• [EXERCISE GOAL]:
Would you repeat the listing exactly, without any of its images?

• [DATASET EXTRACT]:
========================================

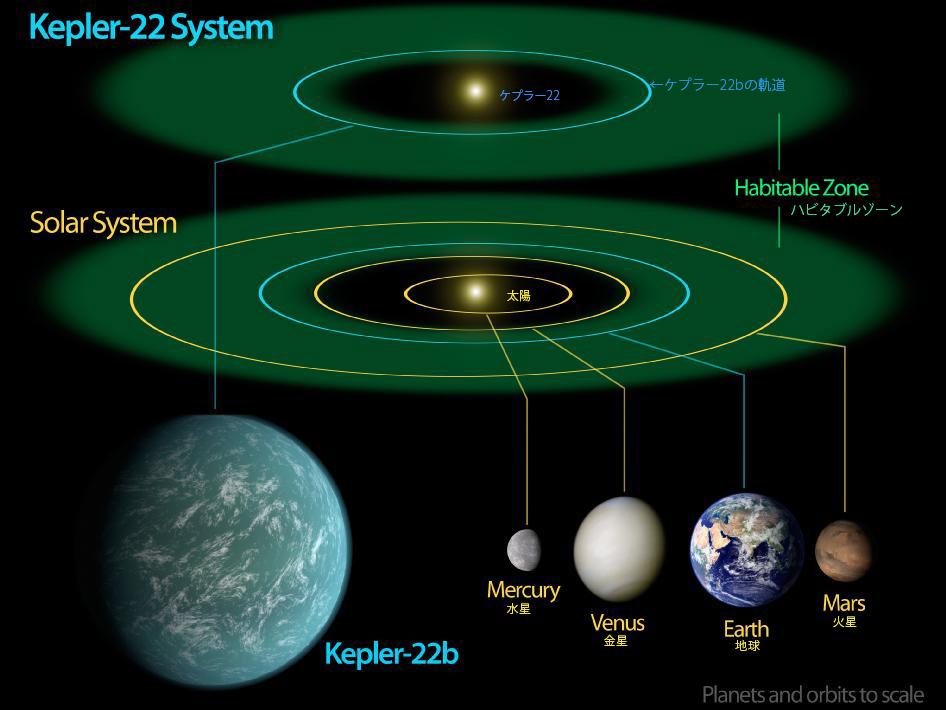 サイズも位置も地球に近い系外惑...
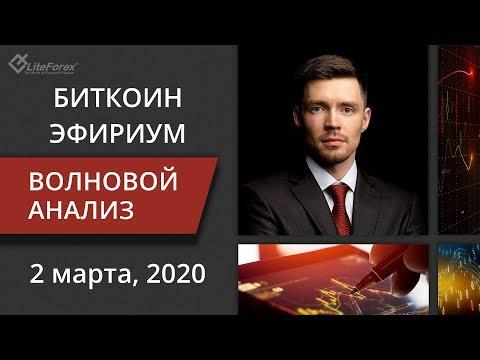 Идеи заработка в интернете 2020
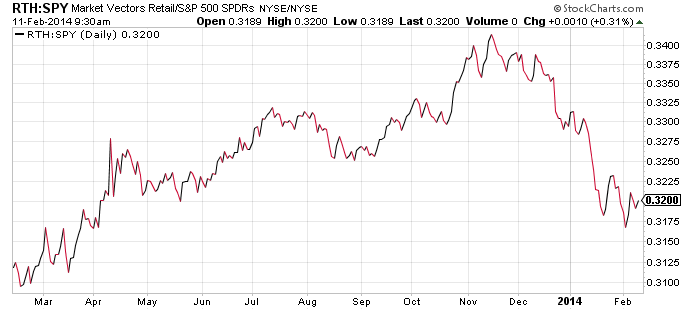 retail-sector-etf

========================================

• [SOLVED EXERCISE]:
 サイズも位置も地球に近い系外惑...
 Идеи заработка в интернете 2020
 retail-sector-etf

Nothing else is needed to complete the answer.